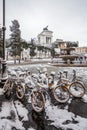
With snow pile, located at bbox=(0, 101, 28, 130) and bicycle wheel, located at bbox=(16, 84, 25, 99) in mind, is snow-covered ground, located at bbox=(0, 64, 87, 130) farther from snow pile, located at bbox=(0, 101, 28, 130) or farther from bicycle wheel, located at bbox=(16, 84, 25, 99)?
bicycle wheel, located at bbox=(16, 84, 25, 99)

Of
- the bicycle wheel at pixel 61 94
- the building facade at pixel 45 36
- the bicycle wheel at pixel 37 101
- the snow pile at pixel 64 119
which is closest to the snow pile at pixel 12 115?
the bicycle wheel at pixel 37 101

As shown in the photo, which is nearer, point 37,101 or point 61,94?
point 37,101

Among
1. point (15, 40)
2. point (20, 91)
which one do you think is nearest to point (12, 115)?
point (20, 91)

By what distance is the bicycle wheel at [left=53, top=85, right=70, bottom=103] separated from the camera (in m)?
5.94

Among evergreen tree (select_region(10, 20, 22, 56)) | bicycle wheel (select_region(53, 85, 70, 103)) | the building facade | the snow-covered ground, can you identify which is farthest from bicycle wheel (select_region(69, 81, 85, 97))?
the building facade

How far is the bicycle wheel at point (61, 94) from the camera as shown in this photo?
19.5 feet

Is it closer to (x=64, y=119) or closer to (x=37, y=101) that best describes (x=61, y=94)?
(x=37, y=101)

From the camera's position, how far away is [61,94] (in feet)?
19.9

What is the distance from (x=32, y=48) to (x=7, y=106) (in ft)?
209

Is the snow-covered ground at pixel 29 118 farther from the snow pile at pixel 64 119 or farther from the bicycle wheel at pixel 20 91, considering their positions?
the bicycle wheel at pixel 20 91

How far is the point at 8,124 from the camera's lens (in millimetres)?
4137

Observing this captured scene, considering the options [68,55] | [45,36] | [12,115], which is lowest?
[12,115]

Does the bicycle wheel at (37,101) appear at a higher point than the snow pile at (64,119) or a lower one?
higher

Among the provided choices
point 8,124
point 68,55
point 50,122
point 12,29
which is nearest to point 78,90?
point 50,122
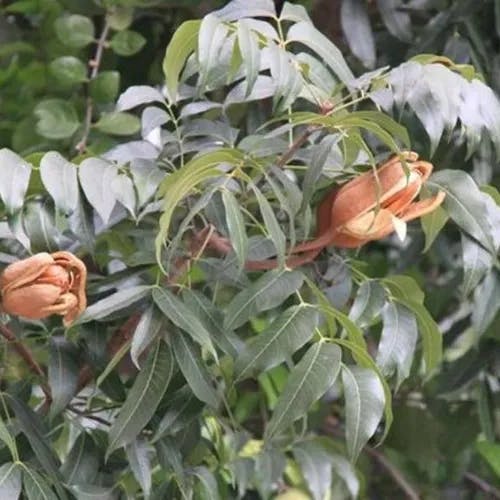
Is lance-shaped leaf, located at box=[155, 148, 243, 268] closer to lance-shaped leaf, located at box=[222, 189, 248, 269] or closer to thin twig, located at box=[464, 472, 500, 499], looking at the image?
lance-shaped leaf, located at box=[222, 189, 248, 269]

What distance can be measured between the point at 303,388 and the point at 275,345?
0.04 m

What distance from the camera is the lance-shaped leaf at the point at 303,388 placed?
0.67 m

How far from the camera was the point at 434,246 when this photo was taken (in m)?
1.36

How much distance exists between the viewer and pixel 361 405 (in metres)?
0.69

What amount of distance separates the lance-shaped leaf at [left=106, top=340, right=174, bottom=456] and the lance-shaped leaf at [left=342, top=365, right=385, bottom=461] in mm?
112

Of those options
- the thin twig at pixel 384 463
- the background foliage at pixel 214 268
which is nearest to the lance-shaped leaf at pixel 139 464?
the background foliage at pixel 214 268

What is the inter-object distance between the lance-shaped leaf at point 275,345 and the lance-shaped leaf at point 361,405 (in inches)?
1.3

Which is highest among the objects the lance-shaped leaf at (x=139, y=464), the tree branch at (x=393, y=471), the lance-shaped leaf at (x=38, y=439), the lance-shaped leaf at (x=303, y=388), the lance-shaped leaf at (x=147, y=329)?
the lance-shaped leaf at (x=147, y=329)

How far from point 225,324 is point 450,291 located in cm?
60

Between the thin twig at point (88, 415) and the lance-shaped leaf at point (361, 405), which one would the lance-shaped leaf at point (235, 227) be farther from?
the thin twig at point (88, 415)

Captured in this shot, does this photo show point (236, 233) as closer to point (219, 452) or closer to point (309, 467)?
point (219, 452)

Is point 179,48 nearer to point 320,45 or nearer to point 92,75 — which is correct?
point 320,45

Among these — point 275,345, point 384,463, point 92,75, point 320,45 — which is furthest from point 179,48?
point 384,463

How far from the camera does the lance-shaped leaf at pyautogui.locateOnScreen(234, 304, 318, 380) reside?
702 mm
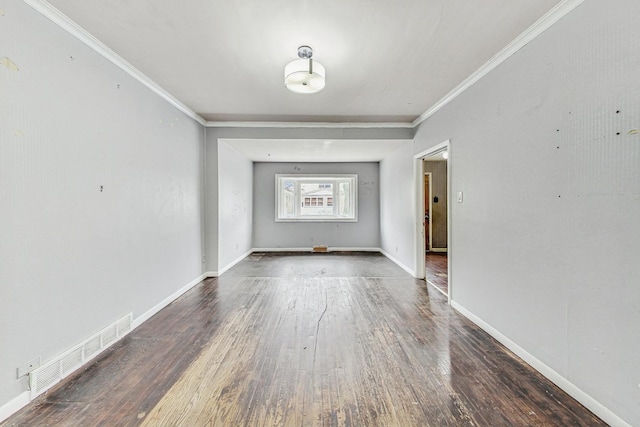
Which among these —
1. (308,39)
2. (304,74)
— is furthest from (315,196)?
(308,39)

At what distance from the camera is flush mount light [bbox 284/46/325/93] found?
2.31 metres

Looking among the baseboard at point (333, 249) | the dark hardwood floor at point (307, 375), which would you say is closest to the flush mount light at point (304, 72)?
the dark hardwood floor at point (307, 375)

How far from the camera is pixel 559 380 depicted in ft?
5.91

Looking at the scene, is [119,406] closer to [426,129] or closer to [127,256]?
[127,256]

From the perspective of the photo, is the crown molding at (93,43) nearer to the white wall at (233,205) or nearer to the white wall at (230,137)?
the white wall at (230,137)

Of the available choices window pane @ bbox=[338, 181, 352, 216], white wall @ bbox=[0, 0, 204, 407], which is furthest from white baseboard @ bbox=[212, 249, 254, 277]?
window pane @ bbox=[338, 181, 352, 216]

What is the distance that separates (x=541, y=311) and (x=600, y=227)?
2.37 feet

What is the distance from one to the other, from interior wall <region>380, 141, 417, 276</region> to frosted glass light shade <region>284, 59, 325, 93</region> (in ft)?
8.30

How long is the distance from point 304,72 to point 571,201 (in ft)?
6.89

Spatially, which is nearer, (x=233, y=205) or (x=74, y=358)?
(x=74, y=358)

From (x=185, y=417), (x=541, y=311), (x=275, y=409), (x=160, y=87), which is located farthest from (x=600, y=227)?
(x=160, y=87)

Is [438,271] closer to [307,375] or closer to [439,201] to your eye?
[439,201]

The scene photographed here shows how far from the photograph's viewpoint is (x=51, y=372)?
1.80 m

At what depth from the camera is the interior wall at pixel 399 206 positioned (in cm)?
453
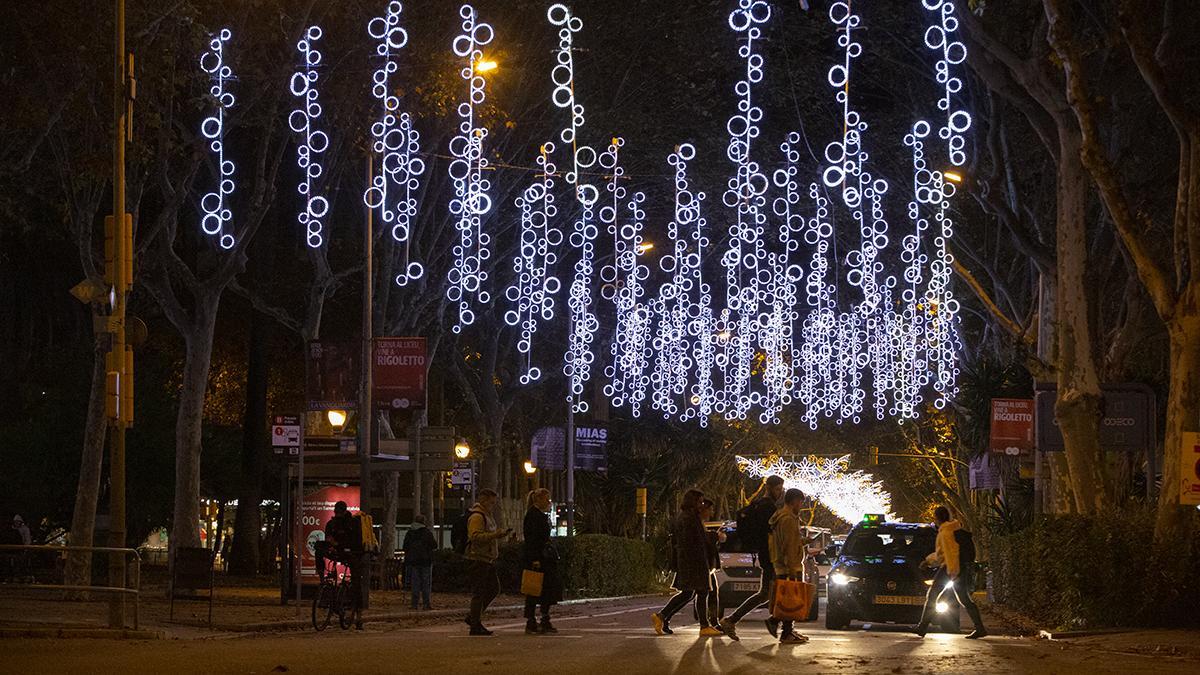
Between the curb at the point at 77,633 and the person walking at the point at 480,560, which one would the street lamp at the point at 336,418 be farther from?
the person walking at the point at 480,560

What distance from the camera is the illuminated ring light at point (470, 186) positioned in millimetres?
28266

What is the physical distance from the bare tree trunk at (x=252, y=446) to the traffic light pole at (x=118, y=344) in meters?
19.8

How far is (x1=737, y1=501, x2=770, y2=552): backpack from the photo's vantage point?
57.7 feet

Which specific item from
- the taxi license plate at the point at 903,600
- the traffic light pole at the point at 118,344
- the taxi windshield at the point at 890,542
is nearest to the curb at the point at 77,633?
the traffic light pole at the point at 118,344

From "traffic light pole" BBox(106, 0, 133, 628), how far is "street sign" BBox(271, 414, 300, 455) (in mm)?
4939

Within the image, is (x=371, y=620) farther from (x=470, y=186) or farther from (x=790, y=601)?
(x=470, y=186)

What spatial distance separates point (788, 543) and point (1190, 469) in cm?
417

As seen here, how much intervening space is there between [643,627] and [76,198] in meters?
11.2

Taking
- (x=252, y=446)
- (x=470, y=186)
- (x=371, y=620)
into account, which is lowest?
(x=371, y=620)

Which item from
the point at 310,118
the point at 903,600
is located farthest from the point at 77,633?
the point at 310,118

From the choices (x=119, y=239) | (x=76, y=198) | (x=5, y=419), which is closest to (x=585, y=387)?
(x=5, y=419)

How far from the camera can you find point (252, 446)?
39.6 metres

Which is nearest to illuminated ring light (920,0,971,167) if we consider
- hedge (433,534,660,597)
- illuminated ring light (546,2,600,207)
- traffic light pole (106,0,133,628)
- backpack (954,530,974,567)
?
illuminated ring light (546,2,600,207)

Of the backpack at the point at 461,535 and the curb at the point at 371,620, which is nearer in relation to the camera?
the backpack at the point at 461,535
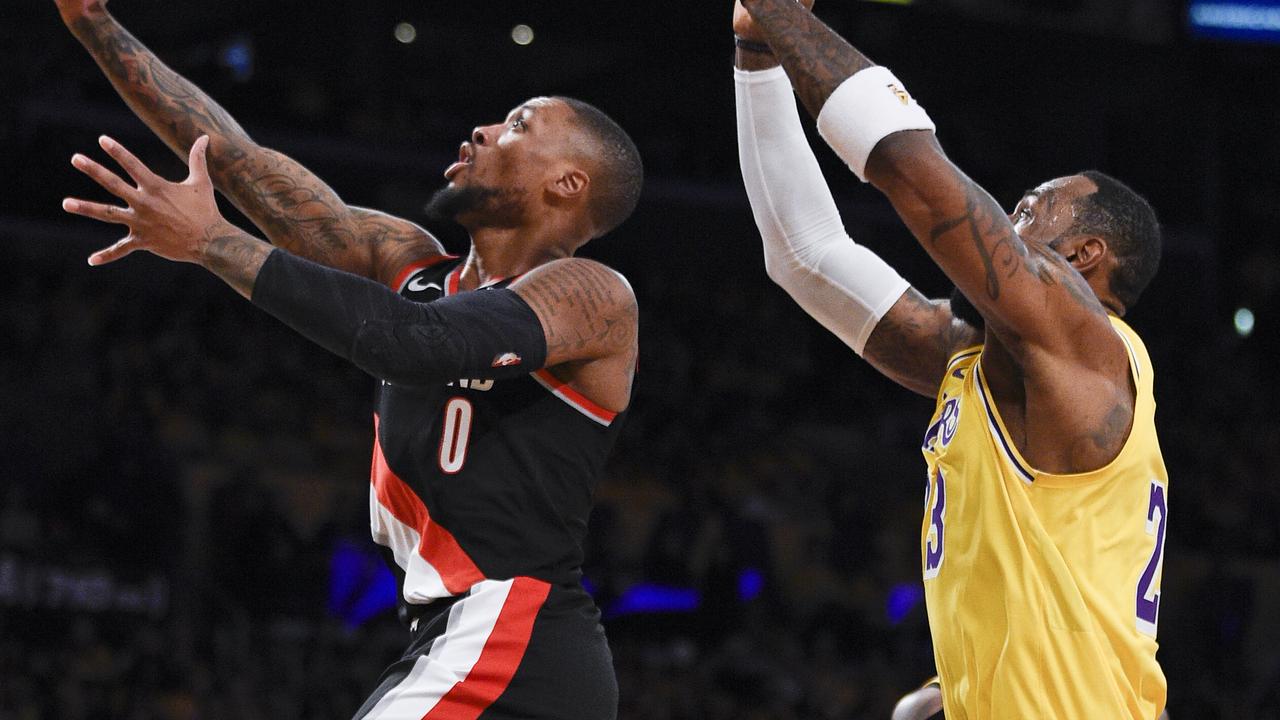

========================================

EXERCISE DETAILS
Collect every line of the listing above that contains the string "pane", matching uppercase and lowercase exactly.

EXERCISE SOLUTION
Of the available choices window pane @ bbox=[338, 181, 352, 216], white wall @ bbox=[0, 0, 204, 407], which is furthest from white baseboard @ bbox=[212, 249, 254, 277]?
window pane @ bbox=[338, 181, 352, 216]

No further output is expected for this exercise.